Liliana Navarra (Lisboa)
A trilogia de Deus: a ética social de um individuo no limiar da sociedade
João César Monteiro foi um dos maiores realizadores cinematográficos da vanguarda portuguesa dos anos 60, conhecida por “Novo Cinema”. Controverso, este enfant terrible do panorama cultural português foi sempre considerado pelos media e pelo público uma figura provocadora, uma porta aberta ao escândalo. Mas além de cineasta, João César Monteiro foi também um grande escritor, um alquimista de palavras, conseguindo misturar magistralmente a linguagem erudita aos ditados populares. As indecências e as vulgaridades transformavam‐se, através da sua caneta, em delírios poéticos. Atrás de cada palavra, de cada estratagema estilístico, escondia‐se um autor não compreendido, que só uma visão abrangente da obra poderia revelar inteiramente. O cinema era o meio através do qual conseguia canalizar a sua infinita cultura, sendo disso prova evidente as frequentes citações literárias. Como afirma Vítor Silva Tavares, editor de &Etc e seu grande amigo “João César era un grande poeta (…) o maior escritor português do século XX”, ”apetece dizer que os filmes do César são mais “escritos” (ou “escritas”) do que as suas representações, ou ilustrações, audiovisuais.” Os seus textos eram exemplo de grande maestria linguística – “alquimie du verbe”, come diria Rimbaud. As palavras, que extrapolava sempre dos textos em língua original, eram continuamente remexidas, incluídas em contextos plurívocos e diferentes da fonte textual originária, uma verdadeira operação de descontextualização. Este processo permitia‐lhe criar novas cosmogonias linguísticas no seu universo pluridiscursivo, oferecendo olhares diferenciados e várias interpretações verbais sobre o mundo que o rodeava. Mas Monteiro, em vez de promover um ensaio escrito, preferiu utilizar como metalinguagem a linguagem cinematográfica.
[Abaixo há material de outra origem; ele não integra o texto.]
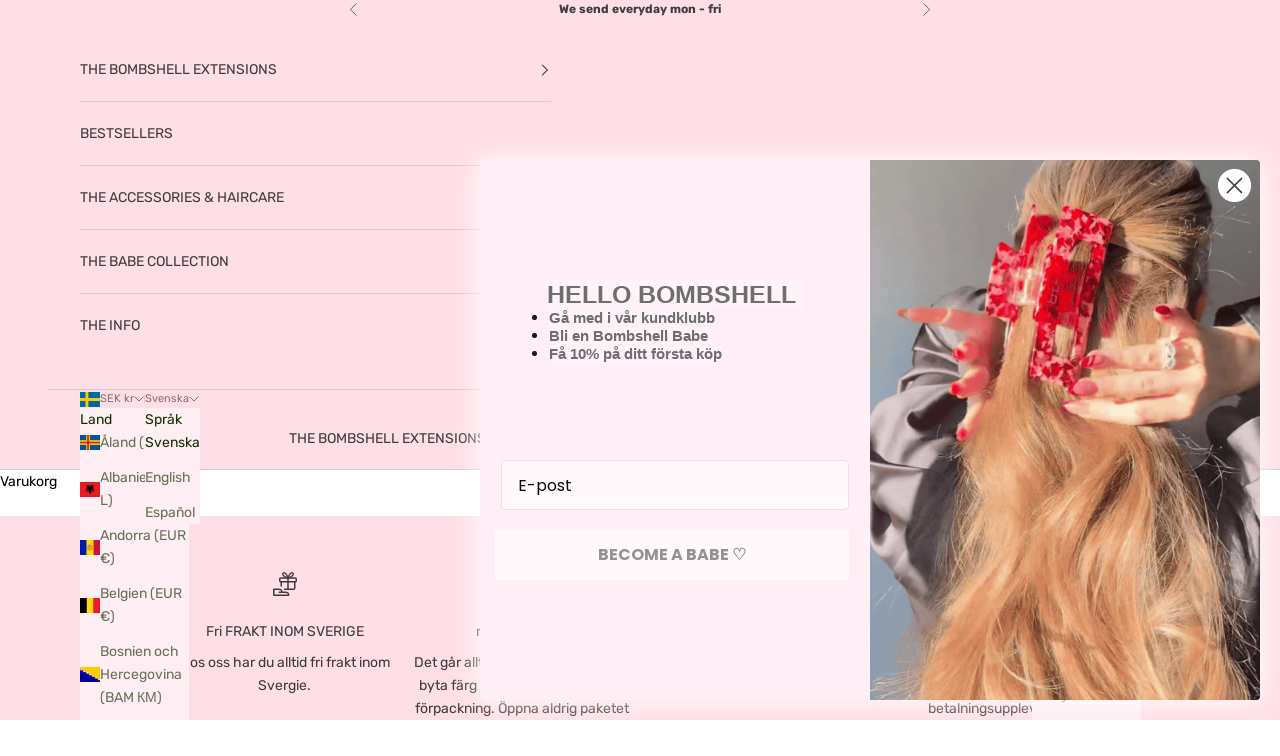

--- FILE ---
content_type: application/x-javascript; charset=utf-8
request_url: https://consent.cookiebot.eu/d40fbd6f-2c02-4d3f-96b2-ba6718a95f81/cc.js?renew=false&referer=hellobombshell.se&dnt=false&init=false
body_size: 49
content:
if(console){var cookiedomainwarning='Error: The domain HELLOBOMBSHELL.SE is not authorized to show the cookie banner for domain group ID d40fbd6f-2c02-4d3f-96b2-ba6718a95f81. Please add it to the domain group in the Cookiebot Manager to authorize the domain.';if(typeof console.warn === 'function'){console.warn(cookiedomainwarning)}else{console.log(cookiedomainwarning)}};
O que se quer aqui apresentar são três exemplos de filme‐ensaio (Recordações da Casa Amarela, A Comédia de Deus e As Bodas de Deus) onde o realizador nos quer propor uma reflexão sobre o seu mundo urbano, sob a efígie do excesso e do voyeurismo, através de uma personagem que consegue ao longo da trilogia vestir a pele do pobre, do sem abrigo, do vendedor de gelados, do rico latifundiário, do prisioneiro e do doente mental. Na representação dessas personagens há um profundo conhecimento da sociedade e das suas várias facetas. Os filmes de João César Monteiro, portanto, podemser vistos como verdadeiras análises sociológicas da realidade portuguesa pos‐fascista.